[start of Data]
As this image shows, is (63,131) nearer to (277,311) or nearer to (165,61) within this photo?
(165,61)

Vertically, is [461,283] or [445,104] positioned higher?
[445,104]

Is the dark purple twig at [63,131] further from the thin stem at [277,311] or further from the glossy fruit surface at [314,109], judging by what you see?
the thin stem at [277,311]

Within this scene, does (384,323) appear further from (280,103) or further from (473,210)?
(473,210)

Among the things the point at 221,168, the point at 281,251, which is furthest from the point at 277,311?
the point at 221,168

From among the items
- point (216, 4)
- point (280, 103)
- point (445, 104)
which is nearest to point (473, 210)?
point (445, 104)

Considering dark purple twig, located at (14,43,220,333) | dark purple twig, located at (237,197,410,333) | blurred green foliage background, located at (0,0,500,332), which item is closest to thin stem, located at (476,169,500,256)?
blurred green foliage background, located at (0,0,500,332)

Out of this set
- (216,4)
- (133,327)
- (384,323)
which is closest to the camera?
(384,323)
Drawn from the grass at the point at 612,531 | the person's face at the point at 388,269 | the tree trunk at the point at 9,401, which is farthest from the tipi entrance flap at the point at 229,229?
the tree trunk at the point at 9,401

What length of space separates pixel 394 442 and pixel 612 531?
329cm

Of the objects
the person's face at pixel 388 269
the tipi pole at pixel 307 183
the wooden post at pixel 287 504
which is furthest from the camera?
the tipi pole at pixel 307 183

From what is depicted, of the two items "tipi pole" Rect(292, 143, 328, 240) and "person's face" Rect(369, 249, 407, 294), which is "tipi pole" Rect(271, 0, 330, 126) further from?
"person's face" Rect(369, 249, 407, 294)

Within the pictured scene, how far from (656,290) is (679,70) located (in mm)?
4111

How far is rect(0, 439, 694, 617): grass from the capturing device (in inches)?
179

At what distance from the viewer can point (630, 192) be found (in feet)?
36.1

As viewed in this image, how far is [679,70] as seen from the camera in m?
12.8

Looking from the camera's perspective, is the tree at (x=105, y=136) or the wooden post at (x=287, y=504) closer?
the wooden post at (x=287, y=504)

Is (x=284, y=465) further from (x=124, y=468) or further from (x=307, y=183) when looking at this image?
[end of Data]
Your task is to output all of the data above word for word.

As this image shows, is (63,131) nearer to (277,311) or nearer to (165,61) within this photo?
(165,61)

Vertically, is [461,283] or [445,104] positioned higher?
[445,104]

Is the dark purple twig at [63,131] further from the thin stem at [277,311] or further from the glossy fruit surface at [314,109], judging by what you see?
the thin stem at [277,311]

Within this scene, does (384,323) appear further from (280,103) or further from (473,210)?
(473,210)

Among the things the point at 221,168, the point at 281,251, which is furthest from the point at 277,311?
the point at 221,168

From among the items
- point (216, 4)
- point (280, 103)
- point (445, 104)
which is nearest to point (473, 210)?
point (445, 104)

Considering dark purple twig, located at (14,43,220,333) | dark purple twig, located at (237,197,410,333) | blurred green foliage background, located at (0,0,500,332), which item is closest to thin stem, located at (476,169,500,256)?
blurred green foliage background, located at (0,0,500,332)

Out of this set
- (216,4)
- (133,327)
- (384,323)
which is closest to the camera?
(384,323)
Drawn from the grass at the point at 612,531 | the person's face at the point at 388,269 | the tree trunk at the point at 9,401, which is farthest from the tipi entrance flap at the point at 229,229?
the tree trunk at the point at 9,401

What length of space separates pixel 394 442 and pixel 612 531?
329cm

Of the objects
the person's face at pixel 388 269
the tipi pole at pixel 307 183
the wooden post at pixel 287 504
which is furthest from the camera?
the tipi pole at pixel 307 183

From what is depicted, of the two items "tipi pole" Rect(292, 143, 328, 240) and "person's face" Rect(369, 249, 407, 294), which is "tipi pole" Rect(271, 0, 330, 126) further from?
"person's face" Rect(369, 249, 407, 294)

Within the pictured scene, how far from (656,290) is (679,70) located (in mm)?
4111

How far is rect(0, 439, 694, 617): grass from the capturing device (in inches)?
179

At what distance from the viewer can point (630, 192) be found (in feet)?
36.1

As viewed in this image, how far is [679,70] as seen from the camera in m?
12.8

Looking from the camera's perspective, is the tree at (x=105, y=136) or the wooden post at (x=287, y=504) closer?
the wooden post at (x=287, y=504)

Is (x=284, y=465) further from (x=124, y=468) or further from (x=307, y=183) when looking at this image?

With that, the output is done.